It's about 7" and fed primarily feeder goldfish


----------



## TJcali (Mar 27, 2009)

very Nice mac your very lucky


----------



## xos (Dec 1, 2007)

TJcali said:


> very Nice mac your very lucky


yeah. thanks again craigslist..

quick question for you guys:

what's gonna happen if I put this 7" with 10 8" reds in a 375?

I would wait til it bulks up, eats smelt and off live (1-2 months)


----------



## FEEFA (Nov 19, 2007)

If you introduce it with your pygos he will probably shoal with them and then take them out one by one since it is one of the more aggressive serras


----------



## rhom15 (Dec 20, 2009)

very nice














beef him up


----------



## Da' Manster! (Sep 1, 2009)

Nice specimen you got there!...He rocks like a CCR concert!!!...


----------



## Sacrifice (Sep 24, 2006)

Da said:


> Nice specimen you got there!...He rocks like a CCR concert!!!...


'Da' Manster! and his crazy CCR,









Very Nice, I agree that it looks like a Mac


----------



## PiranhaMike661 (Jul 9, 2010)

Looks like a killer







Also, can't argue with the price. Great find!


----------



## james79 (Sep 11, 2009)

nice fish can't beat a freebie


----------



## salvo85 (Jul 25, 2010)

nice maculatus,very very bud


----------



## xos (Dec 1, 2007)

****** said:


> If you introduce it with your pygos he will probably shoal with them and then take them out one by one since it is one of the more aggressive serras


I hear ya. day 3. keeping a close eye..


----------



## balluupnetme (Oct 23, 2006)




----------



## Domelotta (Apr 25, 2007)

Maybe he'll turn out to think he's a red. lol With that big of a tank I'm curious to see how long the cohab lasts. Keep us updated. Oh and thats some killer looking driftwood!


----------



## salvo85 (Jul 25, 2010)

fantastic piranhas guy


----------



## Da' Manster! (Sep 1, 2009)

■ INFORMATION GIVEN ■
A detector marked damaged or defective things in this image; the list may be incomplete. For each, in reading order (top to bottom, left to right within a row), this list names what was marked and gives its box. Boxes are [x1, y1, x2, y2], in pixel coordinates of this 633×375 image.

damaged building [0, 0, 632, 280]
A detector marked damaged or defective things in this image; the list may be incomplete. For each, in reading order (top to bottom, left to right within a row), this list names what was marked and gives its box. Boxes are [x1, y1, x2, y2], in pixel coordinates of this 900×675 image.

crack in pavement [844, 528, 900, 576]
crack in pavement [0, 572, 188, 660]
* * *
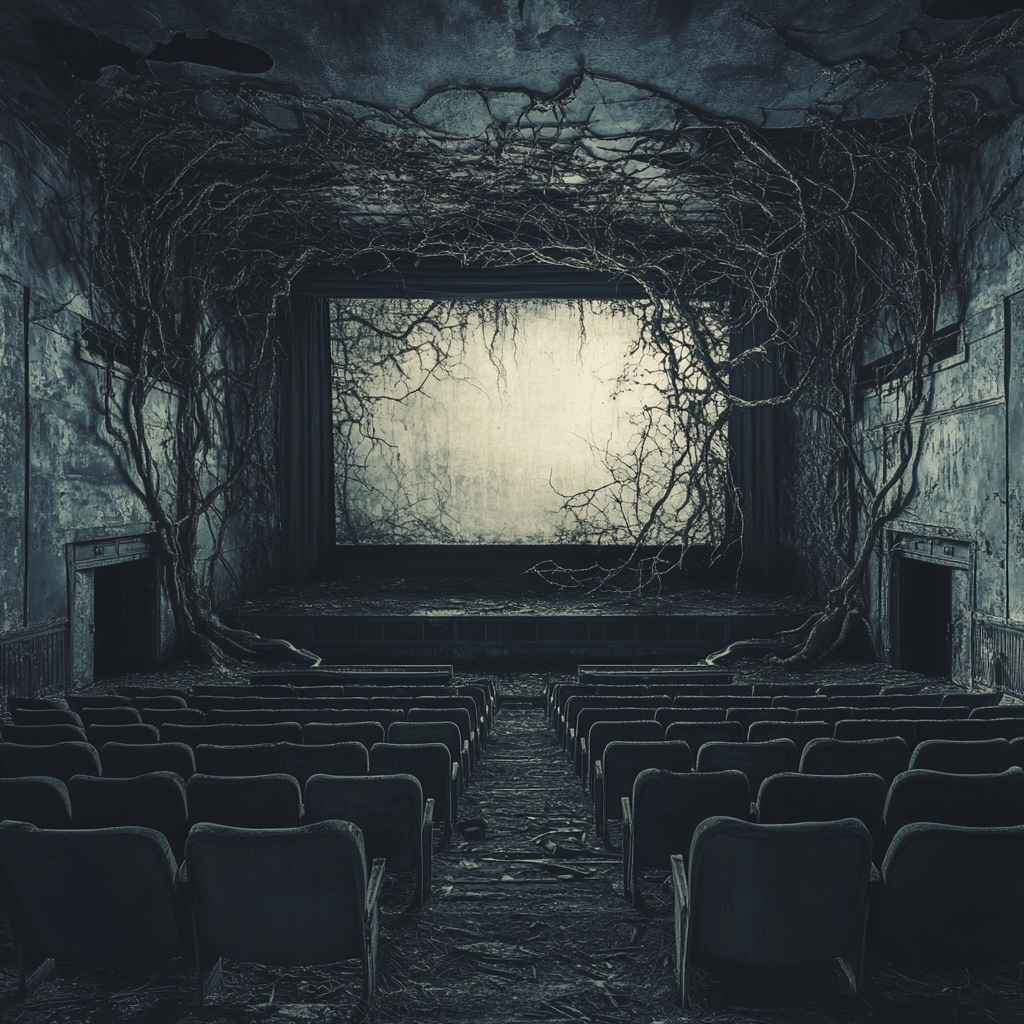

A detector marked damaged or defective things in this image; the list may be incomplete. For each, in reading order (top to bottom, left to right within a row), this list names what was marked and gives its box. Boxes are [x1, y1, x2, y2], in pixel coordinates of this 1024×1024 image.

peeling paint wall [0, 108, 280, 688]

■ ACTIONS TO TAKE ■
1 > Reproduce the portion of the listing that begins with the line containing "this 900×675 image." and ends with the line containing "crack in pavement [0, 572, 188, 660]", including both of those lines.
2 > Write the next part of the forum thread about the piranha, picking up after its final line.
The listing is unrelated to the forum thread about a piranha.

■ ANSWERS FOR THIS EXERCISE ■
1 >
A detector marked damaged or defective things in this image; the list may be incomplete. For each, in reading order (top to bottom, left to right within a row), this list names what was marked and gives its box. Boxes are [x1, y1, x2, y2], in pixel coordinates of this 900×675 image.

crack in pavement [844, 528, 900, 576]
crack in pavement [0, 572, 188, 660]

2 >
Great photo's!..It's so funny and cute how it seems like they are all posing for the camera!...Good luck at shoaling them!...They rock like a DAVID LEE ROTH concert!!!...


----------



## Lifer374 (Dec 5, 2003)

xos said:


> View attachment 195719


Which one is he.....Oh I see him, the one with the teeth sticking out all over the place.

Nice grab.


----------



## xos (Dec 1, 2007)

Thanks. It does not look good. Seems like the Mac is getting picked on... keeping an even closer eye.


----------



## xos (Dec 1, 2007)

reset.

















may just give it to a freind...


----------



## PiranhaMike661 (Jul 9, 2010)

That's terrible!!!







WHY CAN'T WE ALL JUST GET ALONG!!!


----------



## FEEFA (Nov 19, 2007)

Glad to see that you removed it from the shoal, at least you tried it and see that it doesnt work well.
If I were you though I would set up another tank and keep it, but macs are my personal favorite P


----------



## TJcali (Mar 27, 2009)

Good thing you put the divider bro it's funny how everyone thought the mac would take them out one by one (so did I jiji)


----------



## xos (Dec 1, 2007)

yeah. It's gone. My buddy has it now in a solo set up..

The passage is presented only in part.